EXTRACT TO READ:
Net Worth: Personal privacy all but disappears thanks to Blippy

I have recurring nightmares about a dystopian future.

It’s run by a Big Brother-like government (as in the novel, not the TV show). Every move you make is tracked. Each conversation you engage in is recorded. You live in constant fear of doing or saying the wrong thing.

Privacy as a concept no longer exists.

Unfortunately, Americans are sinking deeper and deeper into this repressive future. But they’re doing it on purpose. Cheerfully, even.

Twitter, Facebook, texting, live blogging — all ways to constantly advertise to the public where you are, what you’re doing, who you’re doing it with, etc. Who has time for discretion or subtlety? These snarky comments about that bimbo who just cut in line at Cold Stone Creamery aren’t going to write themselves.

So in this spirit of plummeting privacy, I give you the latest Web site to invade your personal domain. Give a super-sized hello to Blippy.

According to its tagline, “Blippy is a fun and easy way to see and discuss the things people are buying.”

That’s one description. I prefer this: Blippy is a site where your enter your credit card information, and public “blips” of information are sent out to users that tells them what you’re buying. Prices. Locations. Quantity.

Let’s stop and ponder the implications of a few hypothetical purchases.

Say that $200 charge for temporarily ridding your home of brown recluse spiders appears on Blippy. Could that info factor into the decision of whether a prospective owner might buy your house?

That $400 pair of diamond earrings you were hoping to surprise your wife with … no longer so surprising if she’s on Blippy.

EXERCISE:
Reproduce the passage of the Blippy column that begins with the words containing "I have recurring" and ends with "purpose. Cheerfully, even.".

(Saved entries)

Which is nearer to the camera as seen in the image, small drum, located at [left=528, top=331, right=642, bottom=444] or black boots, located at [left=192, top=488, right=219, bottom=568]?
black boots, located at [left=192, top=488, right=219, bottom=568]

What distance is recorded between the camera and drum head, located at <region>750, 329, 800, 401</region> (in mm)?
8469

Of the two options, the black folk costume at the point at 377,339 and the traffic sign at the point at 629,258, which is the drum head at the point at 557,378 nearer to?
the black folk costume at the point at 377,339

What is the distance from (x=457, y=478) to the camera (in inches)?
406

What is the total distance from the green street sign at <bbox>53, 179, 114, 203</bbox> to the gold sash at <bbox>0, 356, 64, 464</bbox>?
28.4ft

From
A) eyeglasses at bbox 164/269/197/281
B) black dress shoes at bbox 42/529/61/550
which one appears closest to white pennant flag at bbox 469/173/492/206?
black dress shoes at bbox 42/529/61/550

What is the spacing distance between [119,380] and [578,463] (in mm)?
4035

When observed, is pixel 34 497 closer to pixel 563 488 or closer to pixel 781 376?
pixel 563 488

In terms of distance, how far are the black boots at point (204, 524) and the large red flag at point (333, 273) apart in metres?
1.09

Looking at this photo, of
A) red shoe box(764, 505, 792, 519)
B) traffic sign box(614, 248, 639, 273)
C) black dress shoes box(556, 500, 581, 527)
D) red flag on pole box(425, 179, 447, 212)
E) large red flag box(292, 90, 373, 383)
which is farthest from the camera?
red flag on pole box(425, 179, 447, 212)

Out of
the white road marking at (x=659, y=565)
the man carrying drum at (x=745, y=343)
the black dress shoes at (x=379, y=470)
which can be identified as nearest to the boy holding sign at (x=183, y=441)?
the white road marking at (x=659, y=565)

FINISHED EXERCISE:
I have recurring nightmares about a dystopian future.

It’s run by a Big Brother-like government (as in the novel, not the TV show). Every move you make is tracked. Each conversation you engage in is recorded. You live in constant fear of doing or saying the wrong thing.

Privacy as a concept no longer exists.

Unfortunately, Americans are sinking deeper and deeper into this repressive future. But they’re doing it on purpose. Cheerfully, even.